Given instruction :: Copy word for word the part of the Roman Forum post between "On Wednesday September" and "(1st century AD).", inclusive.

Document excerpt ::
———

A Visit to the Forum

Posted by: on September 17, 2012   |Comments (0)|Uncategorized

On Wednesday September 12, the students and I visited the Roman Forum as a way to explore the Greco-Roman context for the New Testament. We had a wonderful tour guide, Nicoletta Messini, who met us at the monument to Victor Emmanuel II in Piazza Venezia and walked us down the Via dei Fori Imperiale to the Forum. As we approached the Forum she pointed out to us the Mamertine prison just outside the Forum on the northwest side where, according to tradition, Peter and Paul were imprisoned before their deaths by martyrdom. This observation immediately linked all that we would see to the context of the NT in Rome. The two apostles probably walked through the Forum when it was at the height of its magnificence in the early days of the Empire (1st century AD).

Once we entered the Forum, Nicoletta explained that it was the center of political, religious, economic and social life from the founding of the city in 753 BC through the period of the “kings,” the Republic (509-31 BC), and the Empire until the city was sacked by Alaric in the early 5th c. AD. We saw many of the major sites: the huge Temple of Emperor Antoninus Pius and his wife Faustina, the Basilica Aemilia, the Temple of Julius Caesar where his body was cremated after his assassination in 44 BC, the Sacra Via (the central road that runs through the Forum and was the route for triumphal processions), the majestic Curia or Senate House with its various artifacts including the 4th c. column base showing the suovetaurilia (the sacrificial bull, ram and sow), Temples to Vesta, Saturn , Castor, etc. Throughout the tour Nicoletta continued to stress how religion, government and social life were integrated in pagan Roman and how the Romans were open to new cults like that of Isis and Mithras, but did not accept the strict monotheism of both Judaism and early Christianity and therefore emperors periodically persecuted Christians for failure to honor the Roman gods or the emperor’s cult. She also pointed out to us the irony of how many of the originally pagan buildings became Christian churches: the library constructed by Vespasian became the Church of Ss. Cosmas and Damian and the Temple dedicated to Antoninus Pius is the church of S. Lorenzo in Miranda.

———

Data segment ::
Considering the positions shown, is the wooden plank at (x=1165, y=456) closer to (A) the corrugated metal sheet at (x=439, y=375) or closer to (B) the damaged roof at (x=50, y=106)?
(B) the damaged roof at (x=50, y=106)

———

Result below ::
On Wednesday September 12, the students and I visited the Roman Forum as a way to explore the Greco-Roman context for the New Testament. We had a wonderful tour guide, Nicoletta Messini, who met us at the monument to Victor Emmanuel II in Piazza Venezia and walked us down the Via dei Fori Imperiale to the Forum. As we approached the Forum she pointed out to us the Mamertine prison just outside the Forum on the northwest side where, according to tradition, Peter and Paul were imprisoned before their deaths by martyrdom. This observation immediately linked all that we would see to the context of the NT in Rome. The two apostles probably walked through the Forum when it was at the height of its magnificence in the early days of the Empire (1st century AD).